Home | Issues | About the Dialogue

What Is Latent Semantic Indexing (lsi)

It would be easier to state what Latent Semantic Indexing is not, than try to explain what it is. Even a statistical mathematician would find it extremely difficult to explain the concept of LSI, sometimes referred to as latent semantic analysis, to a layman in just a few words!

LSI is not what most SEO experts claim it to be. It is certainly not a concept that can be used by the average web designer or webmaster to improve their search engine listings, and is not what many people, including myself, has written it to be. However, first some background.

The term 'semantics' is applied to the science and study of meaning in language, and the meaning of characters, character strings and words. Not just the language and words themselves, but the true meaning being conveyed in the context in which they are being used.

In 2002 a company called Applied Semantics, an innovator in the use of semantics in text processing, launched a program known as AdSense, which was a form of contextual advertising whereby adverts were placed on website pages which contained text that was relevant to the subject of the adverts.

The matching up of text and adverts was carried out by software in the form of mathematical formulae known as algorithms. It was claimed that these formulae used semantics to analyze the meaning of the text within the web page. In fact, what it initially seemed to do was to match keywords within the page with keywords used in the adverts, though some further interpretation of meaning was evident in the way that some relevant adverts were correctly placed without containing the same keyword character string as used on the web page.

Google launched its own contextual advertising system in March 2003, and subsequently acquired Applied Semantics just over a month later. Adsense as we know it was launched and webmasters could make considerable sums of money by attracting visitors to web pages specifically designed for the purpose. Every click on an advert earned cash from Google for the owner of the website displaying it.

It became commonplace for websites to comprise hundreds, and even thousands, of software-generated pages containing repetitions of keywords and long-tailed key phrases, but little else. Thousands of pages could be generated, the only difference between them being the keyword or phrase used, with no content whatsoever for the visitor. Such software is still being sold on the internet in spite of all the attention given to the so-called LSI algorithm.

Google searched each webpage that was registered for the Adsense system and determined the theme of the page my means of semantic analysis. At this time there was no differentiation made in the analysis between sites using only the same keyword repeatedly and those with genuine content relevant to the theme. Adverts related to this theme were then added to the page by Google.

These pages were ranked highly due to their high keyword density, and there were so many generated that only a small proportion needed to become visible in the listings for their owners to make money from the adverts that Google placed on them. These sites could generate several thousands of dollars for their owners every single day without contributing any worth to the internet at all.

In order to control this spamming' of its search indices with worthless websites, Google decided to add what it termed LSI, or latent semantic indexing, to its indexing algorithm, very similar to what it was using to determine the theme of Adsense pages. What this claims to do is to analyze the semantic content of websites and determine the true value of the site to any visitor using a specific search term.

This value was analyzed by looking for semantically similar words and phrases as the keywords used, rather than only the keywords themselves.
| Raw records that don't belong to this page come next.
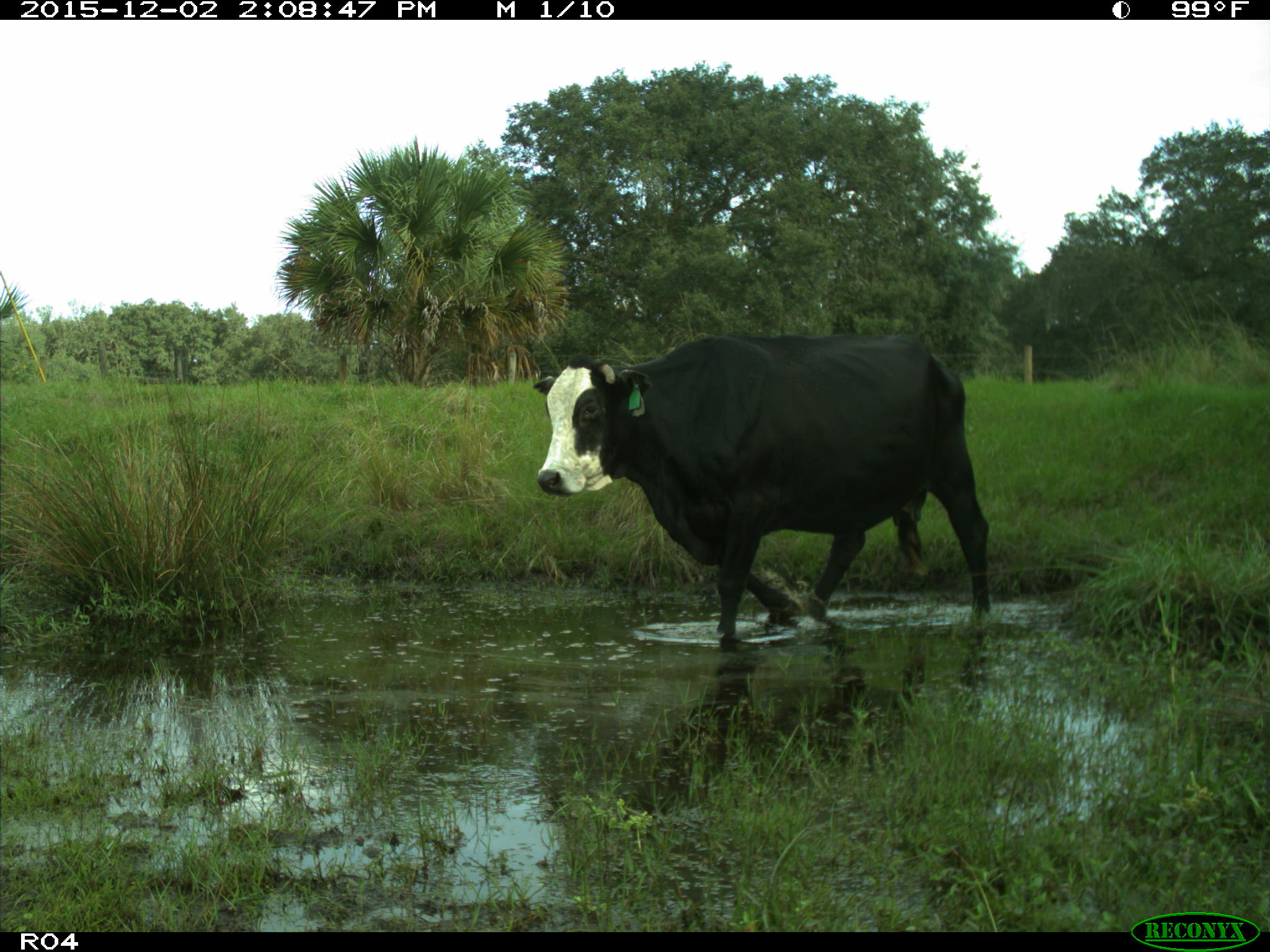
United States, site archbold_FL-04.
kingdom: Animalia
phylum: Chordata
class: Mammalia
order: Artiodactyla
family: Bovidae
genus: Bos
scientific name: Bos taurus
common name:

In this way, pages containing keywords with little other contextually similar content were rooted out and the pages either de-listed or demoted down Google's search index for these keywords.

LSI is now regarded as being a major means of optimizing webpages to conform to the requirements of the Google algorithms. Minimal use of keywords, and more use of synonyms and phrases relevant to the contextual meaning of the keyword relating to the page, became the way to use LSI to achieve higher listings. Or so the SEO experts informed us. In fact, the concept of latent semantic indexing has been known in statistical analysis for decades, and is not something that can be used' as such on a website.

There are many SEO websites suggesting that they can provide a service to make our website LSI friendly, or meet LSI requirements'. One way of doing this, it is suggested, is to stuff the page full of synonyms and other related terms. I have written articles myself about how this can be done, and tried to suggest the correct way to use LSI. Although my suggested use' of LSI was erroneous in scientific terms, the ideas introduced are nevertheless good practice and will help you to produce webpages containing genuine content.